_Work to be completed_.
Convert every line of the data below into a JSON list of strings, one string per line. Skip blank lines and leave out the pictures.

--- begin Recorded information ---

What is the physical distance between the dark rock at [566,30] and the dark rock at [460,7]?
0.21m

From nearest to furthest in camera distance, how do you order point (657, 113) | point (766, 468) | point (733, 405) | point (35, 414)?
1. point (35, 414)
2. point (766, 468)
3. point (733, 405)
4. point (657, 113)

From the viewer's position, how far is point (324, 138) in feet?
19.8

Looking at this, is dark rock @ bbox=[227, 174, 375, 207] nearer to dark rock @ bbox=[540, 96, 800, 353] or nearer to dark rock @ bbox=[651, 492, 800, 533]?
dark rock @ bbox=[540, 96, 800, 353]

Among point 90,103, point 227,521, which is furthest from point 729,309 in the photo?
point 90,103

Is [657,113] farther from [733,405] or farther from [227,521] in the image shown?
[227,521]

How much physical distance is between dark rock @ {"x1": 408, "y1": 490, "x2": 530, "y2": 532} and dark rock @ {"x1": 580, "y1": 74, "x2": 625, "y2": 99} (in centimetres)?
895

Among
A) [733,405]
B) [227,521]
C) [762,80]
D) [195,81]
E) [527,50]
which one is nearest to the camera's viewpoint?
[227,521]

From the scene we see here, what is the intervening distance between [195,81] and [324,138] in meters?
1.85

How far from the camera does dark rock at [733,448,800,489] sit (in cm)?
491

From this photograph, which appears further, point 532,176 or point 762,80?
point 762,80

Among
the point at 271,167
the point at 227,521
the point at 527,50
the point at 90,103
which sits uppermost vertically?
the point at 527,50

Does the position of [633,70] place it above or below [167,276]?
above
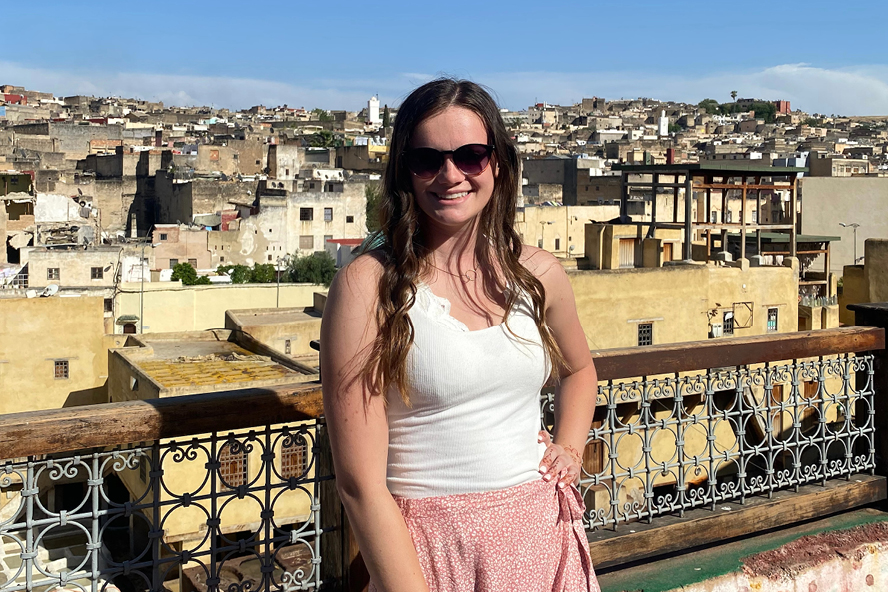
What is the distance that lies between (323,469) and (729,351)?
1.72m

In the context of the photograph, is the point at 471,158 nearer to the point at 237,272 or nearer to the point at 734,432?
the point at 734,432

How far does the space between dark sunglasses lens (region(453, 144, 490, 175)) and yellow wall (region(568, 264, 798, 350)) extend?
13457mm

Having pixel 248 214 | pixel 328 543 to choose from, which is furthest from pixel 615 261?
pixel 248 214

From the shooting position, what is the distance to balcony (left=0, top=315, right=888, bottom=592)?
2527mm

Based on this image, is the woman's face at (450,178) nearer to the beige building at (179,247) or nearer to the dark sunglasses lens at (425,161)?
the dark sunglasses lens at (425,161)

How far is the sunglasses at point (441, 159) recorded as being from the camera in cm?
216

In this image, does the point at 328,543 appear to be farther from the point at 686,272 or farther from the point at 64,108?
the point at 64,108

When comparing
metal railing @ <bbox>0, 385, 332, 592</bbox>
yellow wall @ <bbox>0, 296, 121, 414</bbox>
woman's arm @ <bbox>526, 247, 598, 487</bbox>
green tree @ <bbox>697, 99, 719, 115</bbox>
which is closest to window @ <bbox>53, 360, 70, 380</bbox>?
yellow wall @ <bbox>0, 296, 121, 414</bbox>

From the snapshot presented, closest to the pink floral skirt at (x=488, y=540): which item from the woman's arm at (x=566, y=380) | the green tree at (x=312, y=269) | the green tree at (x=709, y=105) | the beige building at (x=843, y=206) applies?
the woman's arm at (x=566, y=380)

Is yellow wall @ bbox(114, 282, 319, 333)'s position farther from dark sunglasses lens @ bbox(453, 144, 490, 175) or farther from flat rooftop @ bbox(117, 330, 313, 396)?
dark sunglasses lens @ bbox(453, 144, 490, 175)

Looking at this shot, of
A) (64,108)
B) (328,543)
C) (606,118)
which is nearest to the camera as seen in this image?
(328,543)

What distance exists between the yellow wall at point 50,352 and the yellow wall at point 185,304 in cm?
468

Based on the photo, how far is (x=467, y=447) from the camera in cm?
210

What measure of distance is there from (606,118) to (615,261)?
95140 millimetres
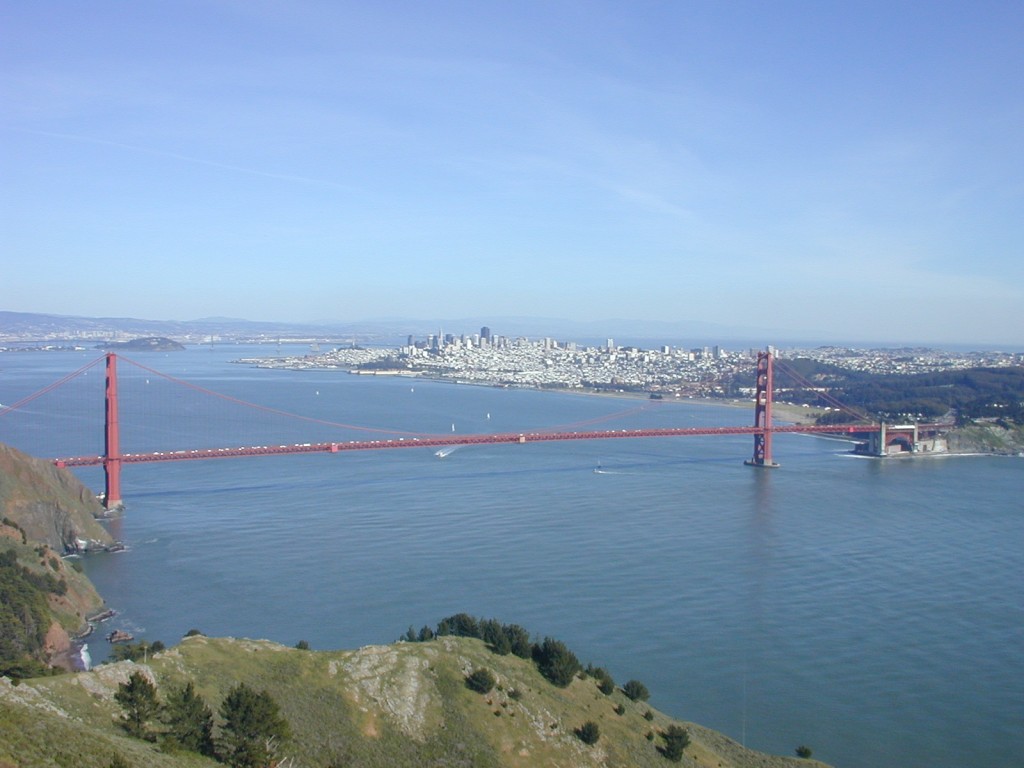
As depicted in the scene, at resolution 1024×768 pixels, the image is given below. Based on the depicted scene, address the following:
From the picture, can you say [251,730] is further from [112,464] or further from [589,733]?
[112,464]

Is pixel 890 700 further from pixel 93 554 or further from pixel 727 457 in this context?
pixel 727 457

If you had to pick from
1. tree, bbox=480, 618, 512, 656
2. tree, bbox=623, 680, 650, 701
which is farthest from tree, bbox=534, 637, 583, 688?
tree, bbox=623, 680, 650, 701

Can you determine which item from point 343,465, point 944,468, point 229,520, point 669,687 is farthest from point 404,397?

--- end Recorded information ---

_The completed task_.
[
  "What is the physical distance between the dark rock at [566,30] and the dark rock at [460,7]?",
  "0.21m",
  "From nearest to furthest in camera distance, how do you order point (657, 113) | point (766, 468) | point (733, 405) | point (35, 414)?",
  "1. point (35, 414)",
  "2. point (766, 468)",
  "3. point (733, 405)",
  "4. point (657, 113)",
  "From the viewer's position, how far is point (324, 138) in feet?",
  "19.8",
  "Looking at this, is dark rock @ bbox=[227, 174, 375, 207] nearer to dark rock @ bbox=[540, 96, 800, 353] or nearer to dark rock @ bbox=[651, 492, 800, 533]?",
  "dark rock @ bbox=[540, 96, 800, 353]",
  "Among point 90,103, point 227,521, which is furthest from point 729,309 in the photo?",
  "point 90,103",
  "Is [657,113] farther from [733,405] or farther from [227,521] in the image shown?",
  "[227,521]",
  "How much physical distance is between dark rock @ {\"x1\": 408, \"y1\": 490, \"x2\": 530, \"y2\": 532} and dark rock @ {\"x1\": 580, \"y1\": 74, \"x2\": 625, \"y2\": 99} (in centimetres)?",
  "895",
  "Among",
  "A) [733,405]",
  "B) [227,521]",
  "C) [762,80]",
  "D) [195,81]",
  "E) [527,50]",
  "which one is nearest to the camera's viewpoint?",
  "[227,521]",
  "From the scene we see here, what is the intervening distance between [195,81] and [324,138] in meters?",
  "1.85",
  "How far from the camera does dark rock at [733,448,800,489] sit (in cm)?",
  "491",
  "From this photograph, which appears further, point 532,176 or point 762,80?",
  "point 762,80",
  "Among",
  "the point at 271,167",
  "the point at 227,521",
  "the point at 527,50",
  "the point at 90,103",
  "which sits uppermost vertically?",
  "the point at 527,50",
  "Does the position of [633,70] place it above or below [167,276]?",
  "above",
  "What is the distance that lies between (323,469) and (729,351)?",
  "1.72m",
  "In the context of the photograph, is the point at 471,158 nearer to the point at 237,272 or nearer to the point at 734,432?",
  "the point at 734,432",
  "How far does the space between dark sunglasses lens (region(453, 144, 490, 175)) and yellow wall (region(568, 264, 798, 350)) extend?",
  "13457mm",
  "Having pixel 248 214 | pixel 328 543 to choose from, which is furthest from pixel 615 261?",
  "pixel 248 214",
  "From the shooting position, what is the distance to balcony (left=0, top=315, right=888, bottom=592)?",
  "2527mm",
  "Based on this image, is the woman's face at (450,178) nearer to the beige building at (179,247) or nearer to the dark sunglasses lens at (425,161)?",
  "the dark sunglasses lens at (425,161)",
  "How far is the sunglasses at point (441, 159) recorded as being from the camera in cm?",
  "216",
  "In this image, does the point at 328,543 appear to be farther from the point at 686,272 or farther from the point at 64,108?",
  "the point at 64,108",
  "When comparing",
  "metal railing @ <bbox>0, 385, 332, 592</bbox>",
  "yellow wall @ <bbox>0, 296, 121, 414</bbox>",
  "woman's arm @ <bbox>526, 247, 598, 487</bbox>",
  "green tree @ <bbox>697, 99, 719, 115</bbox>",
  "which is closest to window @ <bbox>53, 360, 70, 380</bbox>?",
  "yellow wall @ <bbox>0, 296, 121, 414</bbox>",
  "From the snapshot presented, closest to the pink floral skirt at (x=488, y=540): which item from the woman's arm at (x=566, y=380) | the green tree at (x=312, y=269) | the green tree at (x=709, y=105) | the beige building at (x=843, y=206) applies?",
  "the woman's arm at (x=566, y=380)",
  "Is yellow wall @ bbox(114, 282, 319, 333)'s position farther from dark sunglasses lens @ bbox(453, 144, 490, 175) or farther from flat rooftop @ bbox(117, 330, 313, 396)?",
  "dark sunglasses lens @ bbox(453, 144, 490, 175)",
  "Looking at this shot, of",
  "A) (64,108)",
  "B) (328,543)",
  "C) (606,118)",
  "which is nearest to the camera as seen in this image?",
  "(328,543)",
  "What distance exists between the yellow wall at point 50,352 and the yellow wall at point 185,304 in cm?",
  "468",
  "Based on the photo, how far is (x=467, y=447) from the camera in cm?",
  "210",
  "What measure of distance is there from (606,118) to (615,261)?",
  "95140 millimetres",
  "As depicted in the scene, at resolution 1024×768 pixels, the image is given below. Based on the depicted scene, address the following:",
  "From the picture, can you say [251,730] is further from [112,464] or further from [589,733]?",
  "[112,464]",
  "Is pixel 890 700 further from pixel 93 554 or further from pixel 727 457 in this context?",
  "pixel 727 457",
  "If you had to pick from",
  "1. tree, bbox=480, 618, 512, 656",
  "2. tree, bbox=623, 680, 650, 701",
  "which is farthest from tree, bbox=534, 637, 583, 688?",
  "tree, bbox=623, 680, 650, 701",
  "Can you determine which item from point 343,465, point 944,468, point 229,520, point 669,687 is farthest from point 404,397?"
]